#### [Given problem]
In the research abstract on the visitor economy below, which Australian city supplies the example?

#### [Document segment]
** Start **

Louise Grimmer and Oskaras Vorobjovas-Pinta

The visitor economy is increasingly being recognised by local authorities, governments and destination marketing managers as having a significant effect on local retail…

Abstract

Purpose

The visitor economy is increasingly being recognised by local authorities, governments and destination marketing managers as having a significant effect on local retail precincts. This research note proposes that there is a link between the rise of the sharing economy (notably Airbnb) and the growing awareness and appreciation of the impact of the visitor economy. The purpose of this paper is to provide an example of the marketing efforts of a specific retail precinct to attract visitors engaged in the sharing economy.

Design/methodology/approach

The approach taken involves a review of the literature pertaining to the sharing and visitor economies. Using an example from an Australian tourist city – Hobart, Tasmania, this research reviews a collaborative marketing campaign undertaken by retailers in a city precinct designed to appeal to stakeholders in the visitor economy.

** End **

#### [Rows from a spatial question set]
** Start **

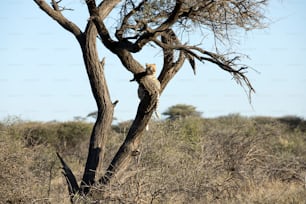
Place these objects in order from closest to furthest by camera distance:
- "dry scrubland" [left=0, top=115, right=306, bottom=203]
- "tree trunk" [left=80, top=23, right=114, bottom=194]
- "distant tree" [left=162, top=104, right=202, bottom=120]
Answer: "dry scrubland" [left=0, top=115, right=306, bottom=203] < "tree trunk" [left=80, top=23, right=114, bottom=194] < "distant tree" [left=162, top=104, right=202, bottom=120]

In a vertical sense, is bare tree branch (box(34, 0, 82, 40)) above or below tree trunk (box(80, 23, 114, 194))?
above

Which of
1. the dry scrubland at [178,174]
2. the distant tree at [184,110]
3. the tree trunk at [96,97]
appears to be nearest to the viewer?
the dry scrubland at [178,174]

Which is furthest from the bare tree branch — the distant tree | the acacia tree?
the distant tree

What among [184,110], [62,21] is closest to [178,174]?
[62,21]

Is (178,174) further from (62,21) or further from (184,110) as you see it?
(184,110)

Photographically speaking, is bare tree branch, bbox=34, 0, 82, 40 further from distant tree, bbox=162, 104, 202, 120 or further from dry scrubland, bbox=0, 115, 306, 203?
distant tree, bbox=162, 104, 202, 120

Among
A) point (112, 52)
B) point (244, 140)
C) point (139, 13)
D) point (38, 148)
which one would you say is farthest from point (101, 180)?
point (244, 140)

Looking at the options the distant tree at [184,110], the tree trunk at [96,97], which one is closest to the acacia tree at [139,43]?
the tree trunk at [96,97]

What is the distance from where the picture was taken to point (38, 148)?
15.6 m

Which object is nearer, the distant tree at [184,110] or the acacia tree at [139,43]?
the acacia tree at [139,43]

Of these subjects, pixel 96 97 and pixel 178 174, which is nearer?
pixel 178 174

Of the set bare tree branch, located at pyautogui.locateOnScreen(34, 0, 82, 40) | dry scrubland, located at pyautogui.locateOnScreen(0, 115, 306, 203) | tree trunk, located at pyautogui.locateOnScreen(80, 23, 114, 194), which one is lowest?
dry scrubland, located at pyautogui.locateOnScreen(0, 115, 306, 203)

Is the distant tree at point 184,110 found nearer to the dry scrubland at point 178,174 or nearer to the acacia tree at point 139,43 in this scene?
the dry scrubland at point 178,174

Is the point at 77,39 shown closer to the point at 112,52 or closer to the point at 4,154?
the point at 112,52
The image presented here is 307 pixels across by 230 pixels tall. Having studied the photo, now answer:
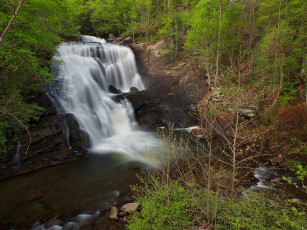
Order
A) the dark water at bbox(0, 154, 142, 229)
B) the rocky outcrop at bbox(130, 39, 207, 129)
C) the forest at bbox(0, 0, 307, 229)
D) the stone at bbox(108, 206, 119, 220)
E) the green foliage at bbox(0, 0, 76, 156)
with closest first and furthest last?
the forest at bbox(0, 0, 307, 229), the stone at bbox(108, 206, 119, 220), the dark water at bbox(0, 154, 142, 229), the green foliage at bbox(0, 0, 76, 156), the rocky outcrop at bbox(130, 39, 207, 129)

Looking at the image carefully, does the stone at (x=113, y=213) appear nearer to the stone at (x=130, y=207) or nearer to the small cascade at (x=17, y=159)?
the stone at (x=130, y=207)

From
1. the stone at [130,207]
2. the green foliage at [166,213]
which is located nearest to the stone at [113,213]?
the stone at [130,207]

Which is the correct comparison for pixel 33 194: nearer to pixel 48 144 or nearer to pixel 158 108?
pixel 48 144

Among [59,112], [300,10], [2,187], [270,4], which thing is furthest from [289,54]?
[2,187]

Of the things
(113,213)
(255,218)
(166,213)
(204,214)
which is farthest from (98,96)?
(255,218)

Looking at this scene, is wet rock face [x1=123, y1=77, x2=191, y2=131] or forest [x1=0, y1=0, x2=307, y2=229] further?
wet rock face [x1=123, y1=77, x2=191, y2=131]

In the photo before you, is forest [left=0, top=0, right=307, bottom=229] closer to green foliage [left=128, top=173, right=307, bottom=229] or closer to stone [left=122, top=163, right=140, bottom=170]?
green foliage [left=128, top=173, right=307, bottom=229]

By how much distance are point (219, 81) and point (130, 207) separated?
1407 centimetres

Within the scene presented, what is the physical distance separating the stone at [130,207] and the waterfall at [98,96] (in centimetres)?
480

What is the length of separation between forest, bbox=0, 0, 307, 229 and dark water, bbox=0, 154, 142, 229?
1763 millimetres

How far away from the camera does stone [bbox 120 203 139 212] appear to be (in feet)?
19.0

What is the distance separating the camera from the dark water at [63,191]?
20.1 feet

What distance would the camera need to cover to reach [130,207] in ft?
19.4

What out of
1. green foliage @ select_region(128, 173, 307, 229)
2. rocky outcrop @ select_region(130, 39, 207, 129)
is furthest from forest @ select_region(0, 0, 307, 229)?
rocky outcrop @ select_region(130, 39, 207, 129)
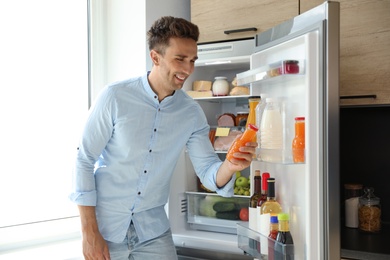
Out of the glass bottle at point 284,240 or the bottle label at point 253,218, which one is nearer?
the glass bottle at point 284,240

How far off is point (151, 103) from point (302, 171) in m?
0.69

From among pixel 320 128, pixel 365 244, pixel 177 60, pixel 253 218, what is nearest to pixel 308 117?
pixel 320 128

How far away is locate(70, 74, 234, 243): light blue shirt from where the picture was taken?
1.64m

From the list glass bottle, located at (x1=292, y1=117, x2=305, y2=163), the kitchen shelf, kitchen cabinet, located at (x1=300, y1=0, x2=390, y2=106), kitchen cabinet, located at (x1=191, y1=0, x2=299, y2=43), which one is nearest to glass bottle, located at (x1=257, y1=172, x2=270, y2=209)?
glass bottle, located at (x1=292, y1=117, x2=305, y2=163)

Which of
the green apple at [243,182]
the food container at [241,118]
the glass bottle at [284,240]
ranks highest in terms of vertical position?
the food container at [241,118]

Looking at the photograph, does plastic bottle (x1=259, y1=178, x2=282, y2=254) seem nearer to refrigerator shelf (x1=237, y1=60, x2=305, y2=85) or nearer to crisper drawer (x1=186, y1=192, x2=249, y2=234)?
refrigerator shelf (x1=237, y1=60, x2=305, y2=85)

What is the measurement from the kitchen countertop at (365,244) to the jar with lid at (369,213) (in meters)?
0.03

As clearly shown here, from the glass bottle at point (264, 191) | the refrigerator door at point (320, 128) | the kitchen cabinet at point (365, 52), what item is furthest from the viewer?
the kitchen cabinet at point (365, 52)

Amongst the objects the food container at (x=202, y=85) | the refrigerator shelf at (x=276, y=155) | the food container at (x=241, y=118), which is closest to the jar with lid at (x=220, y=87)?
the food container at (x=202, y=85)

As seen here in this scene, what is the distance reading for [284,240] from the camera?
126 centimetres

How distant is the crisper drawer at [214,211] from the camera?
2.17 m

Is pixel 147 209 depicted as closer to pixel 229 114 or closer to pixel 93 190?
pixel 93 190

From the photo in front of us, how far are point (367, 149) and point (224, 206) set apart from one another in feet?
2.49

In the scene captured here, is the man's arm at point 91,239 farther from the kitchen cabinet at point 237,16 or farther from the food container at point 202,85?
the kitchen cabinet at point 237,16
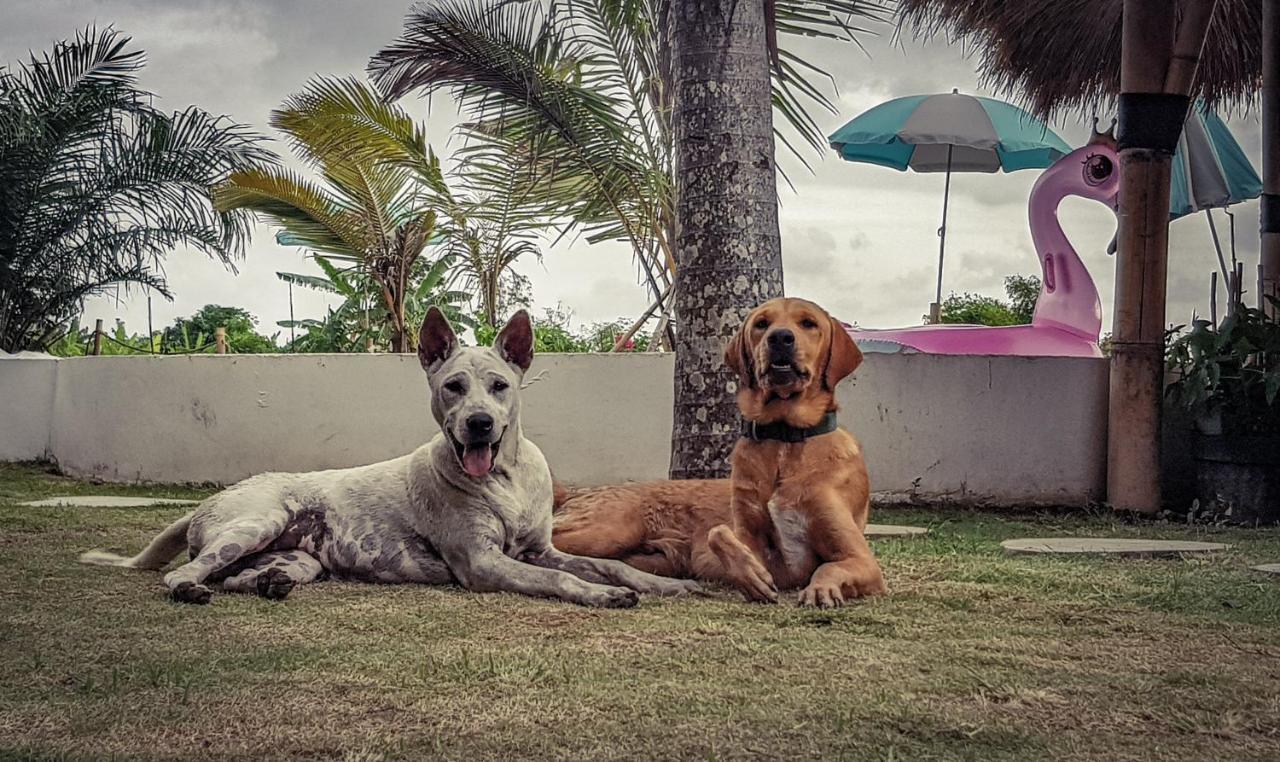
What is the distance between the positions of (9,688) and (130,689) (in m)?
0.28

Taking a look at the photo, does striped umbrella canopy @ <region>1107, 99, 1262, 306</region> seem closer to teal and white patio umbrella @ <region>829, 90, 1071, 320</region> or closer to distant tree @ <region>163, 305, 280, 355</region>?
teal and white patio umbrella @ <region>829, 90, 1071, 320</region>

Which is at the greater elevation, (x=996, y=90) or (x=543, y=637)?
(x=996, y=90)

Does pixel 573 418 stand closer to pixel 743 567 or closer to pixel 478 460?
pixel 478 460

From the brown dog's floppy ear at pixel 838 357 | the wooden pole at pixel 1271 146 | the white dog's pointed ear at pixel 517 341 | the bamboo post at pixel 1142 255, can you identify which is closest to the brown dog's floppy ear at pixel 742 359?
the brown dog's floppy ear at pixel 838 357

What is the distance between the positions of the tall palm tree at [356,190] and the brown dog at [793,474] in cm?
938

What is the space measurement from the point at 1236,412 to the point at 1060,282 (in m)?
2.09

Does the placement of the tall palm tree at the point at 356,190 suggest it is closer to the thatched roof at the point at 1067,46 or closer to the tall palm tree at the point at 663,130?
the tall palm tree at the point at 663,130

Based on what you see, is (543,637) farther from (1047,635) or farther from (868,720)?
(1047,635)

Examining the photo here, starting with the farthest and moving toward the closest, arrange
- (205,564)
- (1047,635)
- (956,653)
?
(205,564)
(1047,635)
(956,653)

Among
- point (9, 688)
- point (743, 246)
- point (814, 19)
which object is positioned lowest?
point (9, 688)

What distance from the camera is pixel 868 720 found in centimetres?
234

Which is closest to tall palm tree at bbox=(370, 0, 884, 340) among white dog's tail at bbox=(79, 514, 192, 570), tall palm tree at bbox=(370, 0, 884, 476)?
tall palm tree at bbox=(370, 0, 884, 476)

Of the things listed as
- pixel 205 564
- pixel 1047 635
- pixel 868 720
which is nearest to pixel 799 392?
pixel 1047 635

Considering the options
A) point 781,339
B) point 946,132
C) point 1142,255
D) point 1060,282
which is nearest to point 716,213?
point 781,339
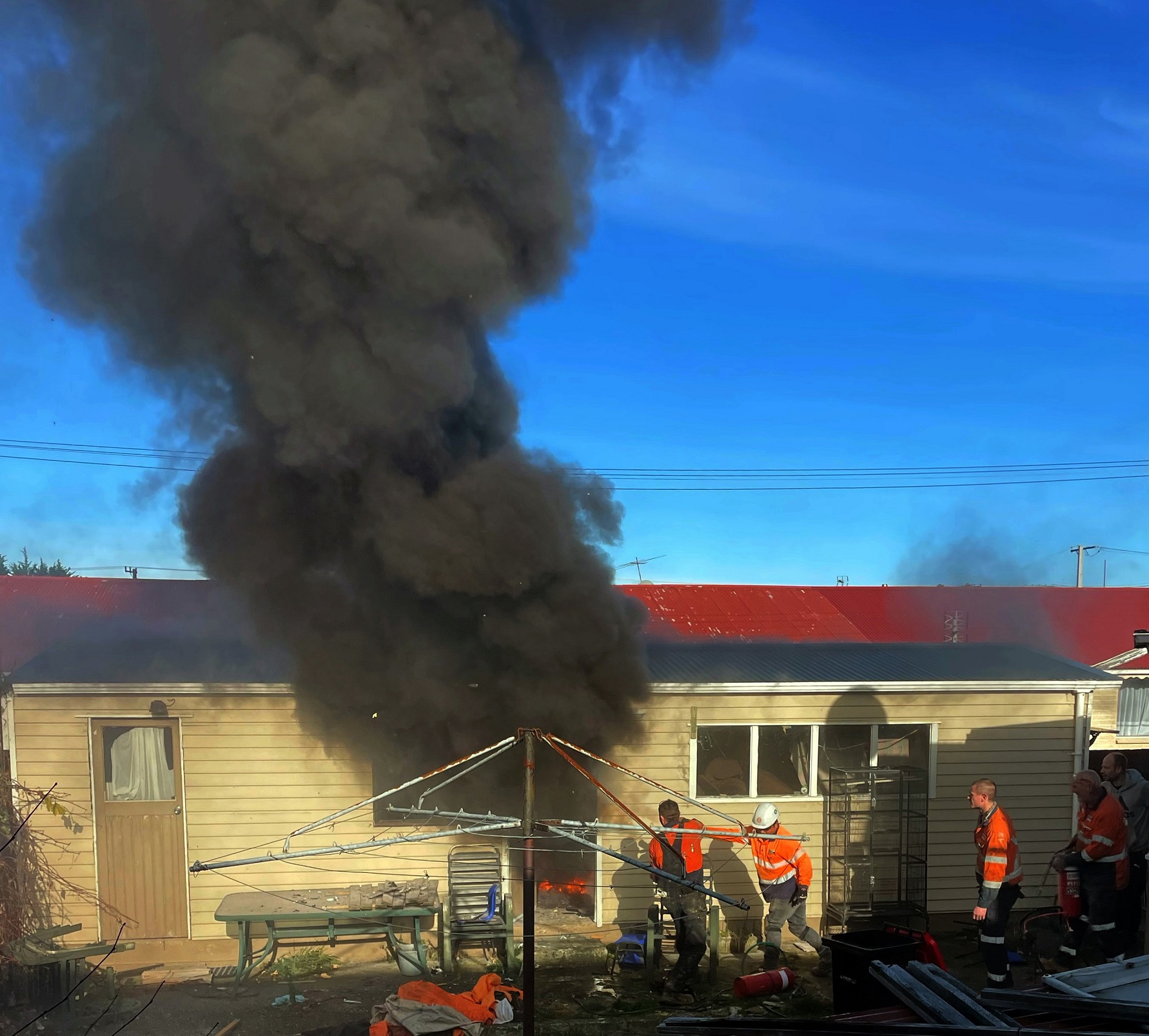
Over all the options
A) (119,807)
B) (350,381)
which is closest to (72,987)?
(119,807)

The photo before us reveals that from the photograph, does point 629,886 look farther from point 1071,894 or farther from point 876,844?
point 1071,894

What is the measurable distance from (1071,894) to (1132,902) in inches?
17.9

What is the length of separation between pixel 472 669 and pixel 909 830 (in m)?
4.84

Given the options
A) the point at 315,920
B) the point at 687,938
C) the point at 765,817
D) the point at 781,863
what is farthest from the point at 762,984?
the point at 315,920

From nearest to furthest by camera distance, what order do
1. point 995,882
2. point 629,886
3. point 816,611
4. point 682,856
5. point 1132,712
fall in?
point 995,882
point 682,856
point 629,886
point 1132,712
point 816,611

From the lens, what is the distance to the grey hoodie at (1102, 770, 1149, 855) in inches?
295

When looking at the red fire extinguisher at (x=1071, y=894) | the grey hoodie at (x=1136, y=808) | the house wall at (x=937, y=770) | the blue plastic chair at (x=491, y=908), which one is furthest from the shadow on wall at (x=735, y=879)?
the grey hoodie at (x=1136, y=808)

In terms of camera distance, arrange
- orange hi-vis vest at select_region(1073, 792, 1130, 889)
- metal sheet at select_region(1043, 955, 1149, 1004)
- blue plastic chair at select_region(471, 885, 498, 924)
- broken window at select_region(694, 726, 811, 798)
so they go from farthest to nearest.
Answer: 1. broken window at select_region(694, 726, 811, 798)
2. blue plastic chair at select_region(471, 885, 498, 924)
3. orange hi-vis vest at select_region(1073, 792, 1130, 889)
4. metal sheet at select_region(1043, 955, 1149, 1004)

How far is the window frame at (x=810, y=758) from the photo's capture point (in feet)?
29.4

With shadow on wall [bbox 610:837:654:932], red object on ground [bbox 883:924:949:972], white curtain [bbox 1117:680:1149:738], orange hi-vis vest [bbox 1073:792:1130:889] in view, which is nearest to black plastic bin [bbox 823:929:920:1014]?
red object on ground [bbox 883:924:949:972]

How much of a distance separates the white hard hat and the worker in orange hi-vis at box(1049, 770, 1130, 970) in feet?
7.82

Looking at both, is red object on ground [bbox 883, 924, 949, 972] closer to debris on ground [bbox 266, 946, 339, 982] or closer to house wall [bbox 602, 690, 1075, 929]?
house wall [bbox 602, 690, 1075, 929]

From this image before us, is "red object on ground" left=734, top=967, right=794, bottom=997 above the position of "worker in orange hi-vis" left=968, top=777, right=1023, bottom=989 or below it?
below

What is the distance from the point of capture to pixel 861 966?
20.0ft
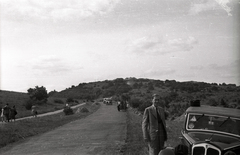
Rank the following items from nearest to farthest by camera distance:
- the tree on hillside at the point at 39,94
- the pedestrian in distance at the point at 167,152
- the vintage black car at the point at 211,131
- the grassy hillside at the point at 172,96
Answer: the vintage black car at the point at 211,131 → the pedestrian in distance at the point at 167,152 → the grassy hillside at the point at 172,96 → the tree on hillside at the point at 39,94

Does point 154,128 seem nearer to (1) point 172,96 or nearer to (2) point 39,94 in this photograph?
(1) point 172,96

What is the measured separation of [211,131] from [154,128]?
4.35 ft

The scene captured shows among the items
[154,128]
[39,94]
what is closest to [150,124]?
[154,128]

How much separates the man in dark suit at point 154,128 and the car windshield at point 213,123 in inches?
34.3

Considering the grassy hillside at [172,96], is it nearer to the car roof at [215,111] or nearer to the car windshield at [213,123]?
the car roof at [215,111]

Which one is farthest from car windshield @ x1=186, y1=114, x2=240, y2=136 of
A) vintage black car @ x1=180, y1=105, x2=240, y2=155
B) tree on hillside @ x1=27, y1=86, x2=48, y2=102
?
tree on hillside @ x1=27, y1=86, x2=48, y2=102

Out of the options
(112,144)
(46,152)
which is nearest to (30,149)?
(46,152)

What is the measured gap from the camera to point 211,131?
6.98 m

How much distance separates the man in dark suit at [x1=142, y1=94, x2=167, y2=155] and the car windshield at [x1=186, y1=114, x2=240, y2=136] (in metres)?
0.87

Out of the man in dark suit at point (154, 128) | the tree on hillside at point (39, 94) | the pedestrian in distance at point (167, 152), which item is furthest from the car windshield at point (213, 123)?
the tree on hillside at point (39, 94)

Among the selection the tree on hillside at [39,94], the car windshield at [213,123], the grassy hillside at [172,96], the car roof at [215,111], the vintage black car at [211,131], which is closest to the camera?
the vintage black car at [211,131]

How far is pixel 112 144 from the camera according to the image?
12477 mm

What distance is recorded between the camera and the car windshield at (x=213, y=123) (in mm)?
6797

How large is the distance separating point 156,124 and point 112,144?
5798 millimetres
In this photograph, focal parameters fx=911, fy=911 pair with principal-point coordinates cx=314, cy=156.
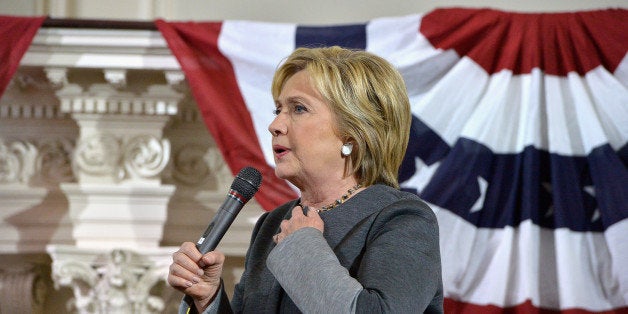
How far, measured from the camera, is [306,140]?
5.24 feet

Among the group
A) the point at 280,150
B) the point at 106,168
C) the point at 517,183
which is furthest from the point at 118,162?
the point at 280,150

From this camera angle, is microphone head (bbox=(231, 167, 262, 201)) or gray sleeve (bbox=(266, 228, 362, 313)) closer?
gray sleeve (bbox=(266, 228, 362, 313))

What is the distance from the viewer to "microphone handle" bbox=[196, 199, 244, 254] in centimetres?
149

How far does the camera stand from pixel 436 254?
56.1 inches

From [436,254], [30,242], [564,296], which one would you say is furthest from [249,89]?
[436,254]

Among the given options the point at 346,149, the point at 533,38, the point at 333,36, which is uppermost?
the point at 346,149

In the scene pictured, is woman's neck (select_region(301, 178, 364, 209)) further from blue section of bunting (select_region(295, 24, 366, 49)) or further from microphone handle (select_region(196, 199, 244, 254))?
blue section of bunting (select_region(295, 24, 366, 49))

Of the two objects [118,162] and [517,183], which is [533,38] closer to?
[517,183]

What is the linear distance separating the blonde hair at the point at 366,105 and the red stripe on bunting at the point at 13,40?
192cm

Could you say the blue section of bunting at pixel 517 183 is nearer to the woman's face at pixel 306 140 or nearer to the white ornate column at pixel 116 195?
the white ornate column at pixel 116 195

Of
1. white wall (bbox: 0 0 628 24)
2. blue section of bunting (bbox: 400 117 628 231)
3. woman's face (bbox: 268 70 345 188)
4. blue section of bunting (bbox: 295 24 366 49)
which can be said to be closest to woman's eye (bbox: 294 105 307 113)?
woman's face (bbox: 268 70 345 188)

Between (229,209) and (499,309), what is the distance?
1.76m

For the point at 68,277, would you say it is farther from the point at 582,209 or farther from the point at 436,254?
the point at 436,254

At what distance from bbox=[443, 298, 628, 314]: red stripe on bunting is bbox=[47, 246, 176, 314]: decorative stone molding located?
3.39 ft
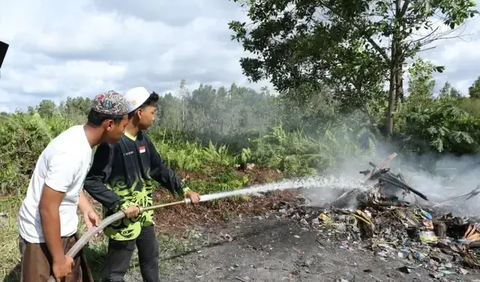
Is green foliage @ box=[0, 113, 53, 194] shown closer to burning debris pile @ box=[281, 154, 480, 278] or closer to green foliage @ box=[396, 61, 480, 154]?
burning debris pile @ box=[281, 154, 480, 278]

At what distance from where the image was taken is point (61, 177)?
8.30 feet

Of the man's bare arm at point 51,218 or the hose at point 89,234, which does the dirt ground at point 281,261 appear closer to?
the hose at point 89,234

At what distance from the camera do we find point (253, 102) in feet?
50.0

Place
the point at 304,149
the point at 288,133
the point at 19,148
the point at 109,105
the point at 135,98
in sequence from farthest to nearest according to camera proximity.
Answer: the point at 288,133 < the point at 304,149 < the point at 19,148 < the point at 135,98 < the point at 109,105

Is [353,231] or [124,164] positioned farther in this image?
[353,231]

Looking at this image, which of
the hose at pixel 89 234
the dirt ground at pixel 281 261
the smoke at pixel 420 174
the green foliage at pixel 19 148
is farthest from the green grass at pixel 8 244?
the smoke at pixel 420 174

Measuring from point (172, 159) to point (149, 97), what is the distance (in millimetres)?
5497

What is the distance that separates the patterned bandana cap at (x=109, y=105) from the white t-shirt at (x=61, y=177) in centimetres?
18

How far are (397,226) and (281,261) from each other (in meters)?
2.08

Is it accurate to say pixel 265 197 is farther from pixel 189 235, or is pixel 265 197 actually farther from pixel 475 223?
pixel 475 223

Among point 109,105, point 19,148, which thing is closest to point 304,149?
point 19,148

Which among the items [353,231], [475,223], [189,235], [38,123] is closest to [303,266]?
[353,231]

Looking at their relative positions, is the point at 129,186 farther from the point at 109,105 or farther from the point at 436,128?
the point at 436,128

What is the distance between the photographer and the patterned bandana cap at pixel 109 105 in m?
2.77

** End **

#### [Response]
Hobart, Tasmania.